# calamity fuzz build



## Bobbyd67 (Aug 2, 2020)

Finally got a photo compression app so I can post photos on the forum now xD. 

Here's a build of the calamity fuzz, it's just awesome... If you haven't build it yet, order it now xD. I really love the calamity Jane graphics I did on this one


----------



## Chuck D. Bones (Aug 8, 2020)

NICE!
A couple of questions:
1) Where did you get your JFETs?
2) Can you please measure and report the drain voltages?

I'm fixing one for a friend and I'm having trouble finding JFETs that work.


----------



## Bobbyd67 (Aug 8, 2020)

Chuck D. Bones said:


> NICE!
> A couple of questions:
> 1) Where did you get your JFETs?
> 2) Can you please measure and report the drain voltages?
> ...



Yep I used j201 smds from mouser.

## Entries supplied

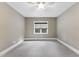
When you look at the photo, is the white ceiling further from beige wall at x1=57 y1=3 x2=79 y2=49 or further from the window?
the window

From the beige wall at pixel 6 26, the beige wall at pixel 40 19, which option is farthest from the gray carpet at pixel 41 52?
the beige wall at pixel 40 19

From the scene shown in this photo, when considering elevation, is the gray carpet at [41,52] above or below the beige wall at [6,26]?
below

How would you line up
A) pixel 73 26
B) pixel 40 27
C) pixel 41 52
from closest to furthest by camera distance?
→ 1. pixel 41 52
2. pixel 73 26
3. pixel 40 27

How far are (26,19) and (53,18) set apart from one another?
220cm

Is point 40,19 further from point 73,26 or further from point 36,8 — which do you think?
point 73,26

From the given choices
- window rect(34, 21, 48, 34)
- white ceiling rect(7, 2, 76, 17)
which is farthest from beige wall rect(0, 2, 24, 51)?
window rect(34, 21, 48, 34)

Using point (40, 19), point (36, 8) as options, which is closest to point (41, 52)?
point (36, 8)

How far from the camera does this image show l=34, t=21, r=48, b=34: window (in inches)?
360

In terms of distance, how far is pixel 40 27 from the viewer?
9086 mm

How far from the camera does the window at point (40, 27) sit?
30.0ft

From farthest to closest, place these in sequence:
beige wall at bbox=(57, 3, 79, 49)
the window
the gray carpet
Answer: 1. the window
2. beige wall at bbox=(57, 3, 79, 49)
3. the gray carpet

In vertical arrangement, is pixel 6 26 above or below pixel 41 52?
above

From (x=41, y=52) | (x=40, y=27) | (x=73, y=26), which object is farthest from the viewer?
(x=40, y=27)

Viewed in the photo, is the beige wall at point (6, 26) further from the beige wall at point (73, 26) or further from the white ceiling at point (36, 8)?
the beige wall at point (73, 26)
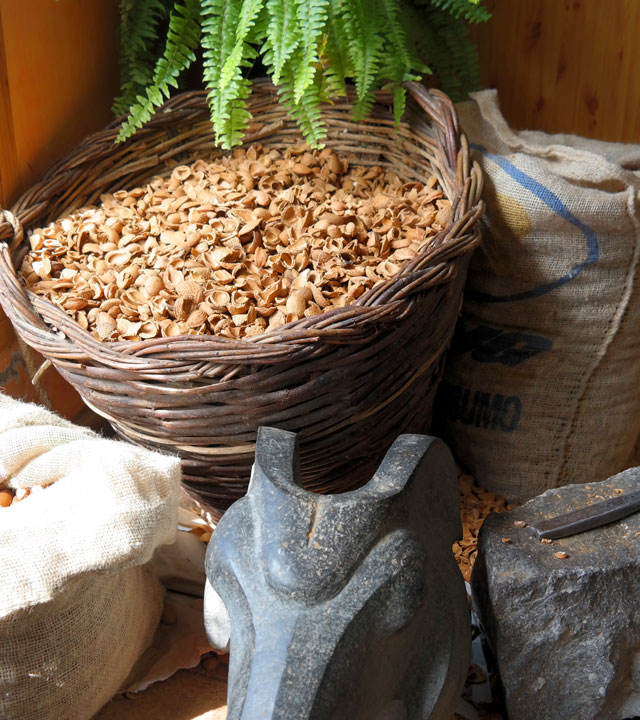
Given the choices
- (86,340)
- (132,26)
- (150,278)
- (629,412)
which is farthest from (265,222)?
(629,412)

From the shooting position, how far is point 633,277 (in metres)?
1.61

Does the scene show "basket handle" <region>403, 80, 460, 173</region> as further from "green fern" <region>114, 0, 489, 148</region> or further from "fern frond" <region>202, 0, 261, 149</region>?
"fern frond" <region>202, 0, 261, 149</region>

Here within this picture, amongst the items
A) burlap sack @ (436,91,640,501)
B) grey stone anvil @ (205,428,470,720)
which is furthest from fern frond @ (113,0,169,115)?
grey stone anvil @ (205,428,470,720)

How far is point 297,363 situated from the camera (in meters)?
1.27

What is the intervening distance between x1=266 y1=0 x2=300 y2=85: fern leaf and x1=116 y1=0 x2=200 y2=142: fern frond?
227mm

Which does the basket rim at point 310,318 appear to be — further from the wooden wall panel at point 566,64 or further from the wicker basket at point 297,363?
the wooden wall panel at point 566,64

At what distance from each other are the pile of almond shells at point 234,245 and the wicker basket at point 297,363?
7 cm

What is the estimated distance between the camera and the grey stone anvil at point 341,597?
936mm

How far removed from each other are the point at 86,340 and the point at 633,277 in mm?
1054

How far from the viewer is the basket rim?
1.24 metres

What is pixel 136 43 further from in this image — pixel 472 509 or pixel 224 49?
pixel 472 509

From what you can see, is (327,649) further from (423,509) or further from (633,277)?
(633,277)

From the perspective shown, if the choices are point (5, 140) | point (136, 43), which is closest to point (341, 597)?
point (5, 140)

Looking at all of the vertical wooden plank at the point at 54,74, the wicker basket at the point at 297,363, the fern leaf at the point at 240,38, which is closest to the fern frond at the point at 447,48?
the wicker basket at the point at 297,363
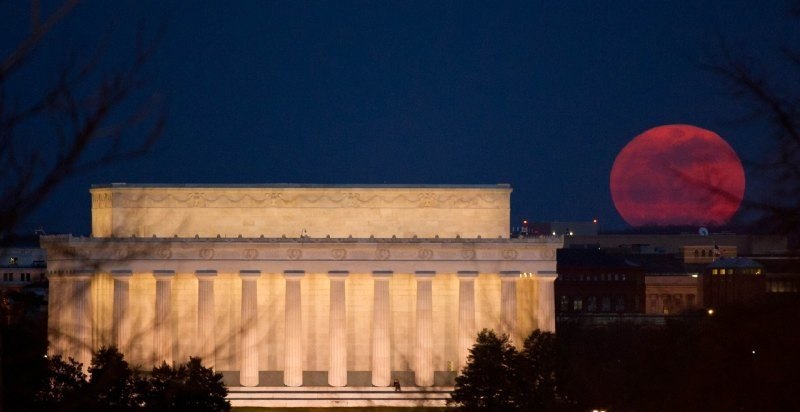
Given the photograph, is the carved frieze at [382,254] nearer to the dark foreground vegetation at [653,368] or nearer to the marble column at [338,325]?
the marble column at [338,325]

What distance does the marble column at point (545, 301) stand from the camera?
126m

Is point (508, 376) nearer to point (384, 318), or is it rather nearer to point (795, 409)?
point (384, 318)

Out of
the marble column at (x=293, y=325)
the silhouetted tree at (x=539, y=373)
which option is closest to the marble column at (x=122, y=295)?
the marble column at (x=293, y=325)

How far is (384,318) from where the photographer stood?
12419 cm

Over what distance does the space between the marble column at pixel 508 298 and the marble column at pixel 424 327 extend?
206 inches

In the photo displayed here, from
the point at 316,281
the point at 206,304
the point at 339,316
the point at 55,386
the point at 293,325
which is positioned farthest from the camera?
the point at 316,281

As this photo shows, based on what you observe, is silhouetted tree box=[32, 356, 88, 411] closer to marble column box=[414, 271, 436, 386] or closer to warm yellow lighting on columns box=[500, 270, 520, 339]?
marble column box=[414, 271, 436, 386]

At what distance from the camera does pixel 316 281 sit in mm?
126375

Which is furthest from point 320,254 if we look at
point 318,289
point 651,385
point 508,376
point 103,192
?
point 651,385

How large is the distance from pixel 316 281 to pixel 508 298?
1438 centimetres

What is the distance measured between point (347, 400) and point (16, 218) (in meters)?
99.6

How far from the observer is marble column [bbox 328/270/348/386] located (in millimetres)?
124188

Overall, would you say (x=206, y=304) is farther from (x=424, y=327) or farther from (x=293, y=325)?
(x=424, y=327)

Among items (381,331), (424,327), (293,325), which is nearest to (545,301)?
(424,327)
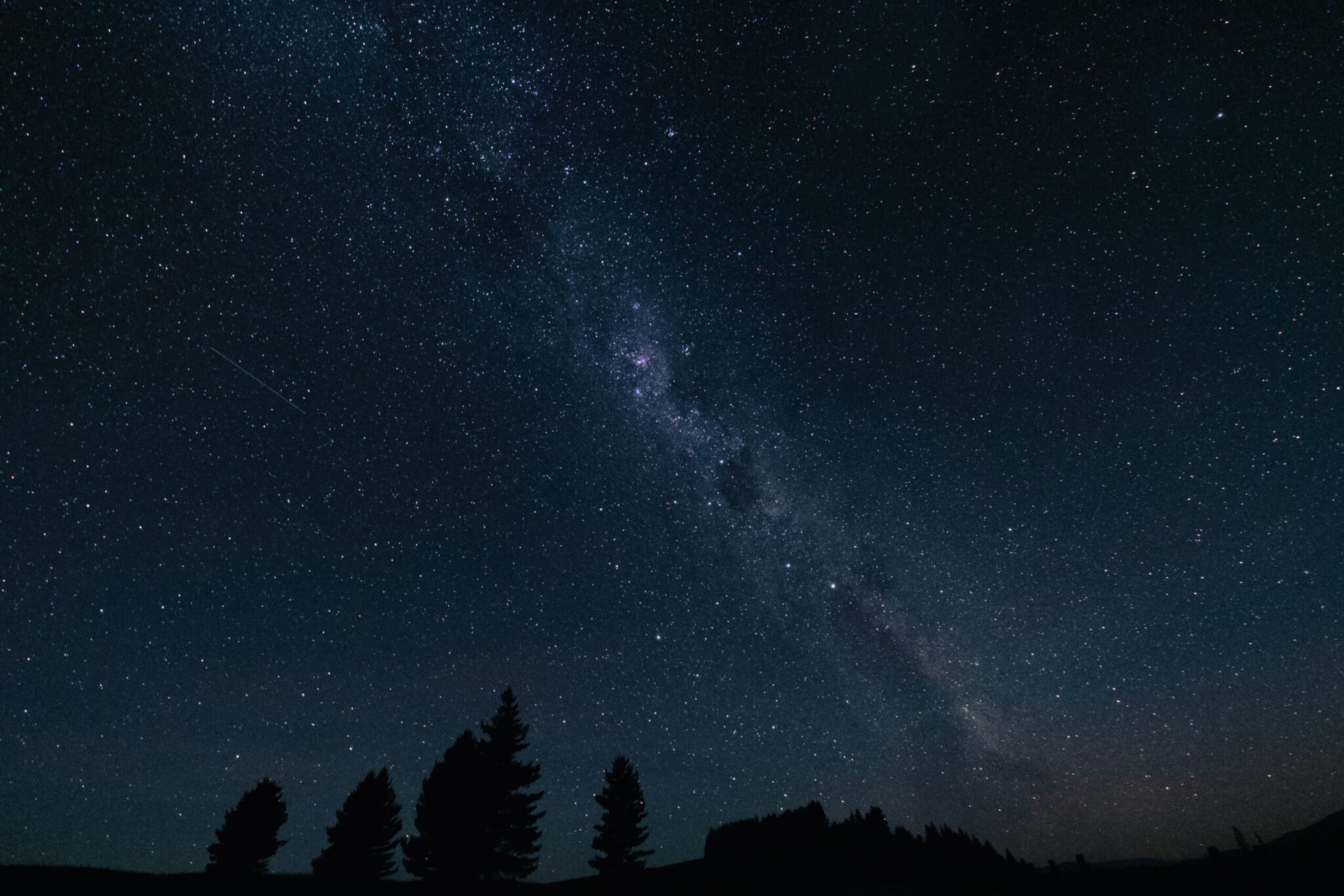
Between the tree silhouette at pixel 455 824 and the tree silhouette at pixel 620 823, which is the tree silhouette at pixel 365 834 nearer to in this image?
the tree silhouette at pixel 455 824

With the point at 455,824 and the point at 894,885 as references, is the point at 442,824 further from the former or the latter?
the point at 894,885

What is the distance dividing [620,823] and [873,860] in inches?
951

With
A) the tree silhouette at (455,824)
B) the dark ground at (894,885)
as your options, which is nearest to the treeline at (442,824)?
the tree silhouette at (455,824)

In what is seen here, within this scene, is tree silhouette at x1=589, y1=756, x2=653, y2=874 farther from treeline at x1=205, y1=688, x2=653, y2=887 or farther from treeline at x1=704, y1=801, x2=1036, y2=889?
treeline at x1=704, y1=801, x2=1036, y2=889

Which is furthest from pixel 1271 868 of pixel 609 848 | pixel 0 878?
pixel 0 878

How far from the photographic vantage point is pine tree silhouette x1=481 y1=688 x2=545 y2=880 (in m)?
33.7

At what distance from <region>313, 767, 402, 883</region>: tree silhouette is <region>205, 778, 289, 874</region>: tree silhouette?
4168 millimetres

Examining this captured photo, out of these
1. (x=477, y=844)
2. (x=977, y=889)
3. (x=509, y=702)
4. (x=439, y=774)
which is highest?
(x=509, y=702)

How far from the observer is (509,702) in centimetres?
3788

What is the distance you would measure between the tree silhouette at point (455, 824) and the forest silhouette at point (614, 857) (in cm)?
6

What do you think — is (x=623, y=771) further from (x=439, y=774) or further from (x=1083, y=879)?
(x=1083, y=879)

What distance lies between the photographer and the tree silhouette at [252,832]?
33.7 meters

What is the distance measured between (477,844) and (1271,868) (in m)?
34.9

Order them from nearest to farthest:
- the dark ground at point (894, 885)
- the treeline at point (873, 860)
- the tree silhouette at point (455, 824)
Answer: the dark ground at point (894, 885), the treeline at point (873, 860), the tree silhouette at point (455, 824)
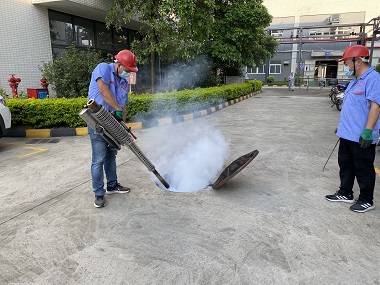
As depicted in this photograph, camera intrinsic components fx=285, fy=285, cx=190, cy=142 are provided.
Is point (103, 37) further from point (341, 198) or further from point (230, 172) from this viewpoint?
point (341, 198)

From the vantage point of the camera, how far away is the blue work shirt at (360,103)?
2693mm

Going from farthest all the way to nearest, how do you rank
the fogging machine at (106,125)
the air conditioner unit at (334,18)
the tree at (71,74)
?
the air conditioner unit at (334,18) → the tree at (71,74) → the fogging machine at (106,125)

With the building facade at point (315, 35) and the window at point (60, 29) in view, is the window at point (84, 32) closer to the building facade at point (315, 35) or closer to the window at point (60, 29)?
the window at point (60, 29)

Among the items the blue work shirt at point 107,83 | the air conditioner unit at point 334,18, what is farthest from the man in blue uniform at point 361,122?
the air conditioner unit at point 334,18

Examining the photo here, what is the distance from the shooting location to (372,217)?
285 centimetres

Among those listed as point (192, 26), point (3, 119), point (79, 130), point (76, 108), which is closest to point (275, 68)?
point (192, 26)

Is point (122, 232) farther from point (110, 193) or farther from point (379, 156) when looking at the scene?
point (379, 156)

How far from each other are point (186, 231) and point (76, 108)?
206 inches

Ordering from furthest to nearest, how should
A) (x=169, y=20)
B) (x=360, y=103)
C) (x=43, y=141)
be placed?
(x=169, y=20) < (x=43, y=141) < (x=360, y=103)

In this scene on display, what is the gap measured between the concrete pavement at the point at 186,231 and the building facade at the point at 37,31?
5655 mm

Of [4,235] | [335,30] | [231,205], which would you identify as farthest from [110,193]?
[335,30]

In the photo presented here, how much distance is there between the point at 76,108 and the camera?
6832 millimetres

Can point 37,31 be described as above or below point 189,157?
above

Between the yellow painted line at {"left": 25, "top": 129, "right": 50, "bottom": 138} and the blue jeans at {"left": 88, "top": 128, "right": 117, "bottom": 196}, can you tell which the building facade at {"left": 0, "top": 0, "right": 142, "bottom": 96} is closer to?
the yellow painted line at {"left": 25, "top": 129, "right": 50, "bottom": 138}
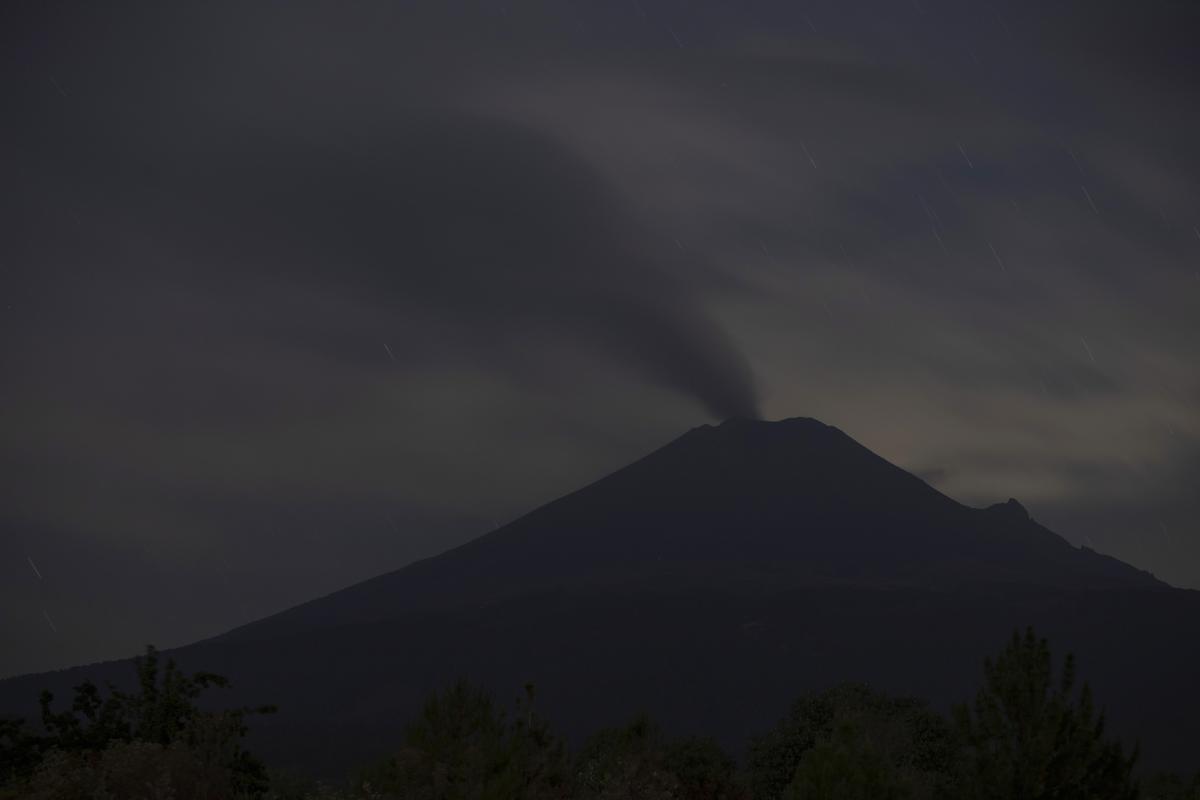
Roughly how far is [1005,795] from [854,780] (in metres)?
2.51

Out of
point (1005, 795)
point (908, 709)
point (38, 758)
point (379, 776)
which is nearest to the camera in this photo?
point (1005, 795)

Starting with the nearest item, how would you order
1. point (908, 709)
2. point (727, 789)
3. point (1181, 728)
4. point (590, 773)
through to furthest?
point (590, 773) < point (727, 789) < point (908, 709) < point (1181, 728)

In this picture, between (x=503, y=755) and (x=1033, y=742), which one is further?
(x=503, y=755)

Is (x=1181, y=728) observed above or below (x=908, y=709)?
below

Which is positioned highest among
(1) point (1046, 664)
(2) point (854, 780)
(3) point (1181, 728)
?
(1) point (1046, 664)

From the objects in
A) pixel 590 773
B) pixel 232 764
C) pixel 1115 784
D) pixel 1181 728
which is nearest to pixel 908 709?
pixel 590 773

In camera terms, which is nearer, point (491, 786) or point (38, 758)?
point (491, 786)

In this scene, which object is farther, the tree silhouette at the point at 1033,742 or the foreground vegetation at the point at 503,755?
the foreground vegetation at the point at 503,755

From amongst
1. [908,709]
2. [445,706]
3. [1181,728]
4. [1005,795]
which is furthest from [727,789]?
[1181,728]

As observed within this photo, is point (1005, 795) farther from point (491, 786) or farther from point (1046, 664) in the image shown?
point (491, 786)

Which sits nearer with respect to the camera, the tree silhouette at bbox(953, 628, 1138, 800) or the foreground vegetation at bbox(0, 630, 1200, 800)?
the tree silhouette at bbox(953, 628, 1138, 800)

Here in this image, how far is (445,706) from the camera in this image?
930 inches

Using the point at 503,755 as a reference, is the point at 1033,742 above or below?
below

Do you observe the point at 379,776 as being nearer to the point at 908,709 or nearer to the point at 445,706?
the point at 445,706
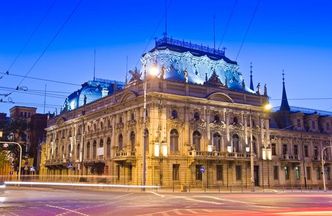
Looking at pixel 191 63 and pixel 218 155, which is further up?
pixel 191 63

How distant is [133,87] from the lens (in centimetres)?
5759

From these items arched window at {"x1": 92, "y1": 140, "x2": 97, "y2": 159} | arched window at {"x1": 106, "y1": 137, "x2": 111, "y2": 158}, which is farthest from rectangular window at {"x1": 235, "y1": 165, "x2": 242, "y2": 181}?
arched window at {"x1": 92, "y1": 140, "x2": 97, "y2": 159}

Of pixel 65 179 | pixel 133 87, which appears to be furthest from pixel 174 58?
pixel 65 179

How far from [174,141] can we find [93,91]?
25454 millimetres

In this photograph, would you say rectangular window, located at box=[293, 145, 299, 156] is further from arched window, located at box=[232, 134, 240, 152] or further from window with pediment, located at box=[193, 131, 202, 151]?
window with pediment, located at box=[193, 131, 202, 151]

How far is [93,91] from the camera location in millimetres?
74000

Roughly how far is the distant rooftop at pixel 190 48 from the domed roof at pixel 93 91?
1516 centimetres

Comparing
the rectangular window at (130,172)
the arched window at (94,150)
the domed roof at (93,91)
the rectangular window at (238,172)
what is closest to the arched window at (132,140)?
the rectangular window at (130,172)

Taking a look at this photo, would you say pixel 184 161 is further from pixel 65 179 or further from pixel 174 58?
pixel 65 179

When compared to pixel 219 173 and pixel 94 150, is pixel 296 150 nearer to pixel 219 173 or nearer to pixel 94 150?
pixel 219 173

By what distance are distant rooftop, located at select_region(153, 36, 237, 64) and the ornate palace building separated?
0.17 metres

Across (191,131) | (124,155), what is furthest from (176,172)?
(124,155)

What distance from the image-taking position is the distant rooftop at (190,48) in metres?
60.1

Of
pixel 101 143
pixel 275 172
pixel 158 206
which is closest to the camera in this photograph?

## Stated problem A
Reproduce the stretch of the calamity fuzz thread from "Here's a build" through "Bones (Aug 8, 2020)" with no changes.
## Stated problem B
Pull out every line of the records that contains the string "white", matching its case exactly.

## Full answer A
Here's a build of the calamity fuzz, it's just awesome... If you haven't build it yet, order it now xD. I really love the calamity Jane graphics I did on this one


----------



## Chuck D. Bones (Aug 8, 2020)

## Full answer B
When you look at the photo, is the white ceiling further from beige wall at x1=57 y1=3 x2=79 y2=49 or further from the window?
- white ceiling rect(7, 2, 76, 17)
Viewed in the photo, is the beige wall at point (6, 26) further from the beige wall at point (73, 26) or further from the white ceiling at point (36, 8)?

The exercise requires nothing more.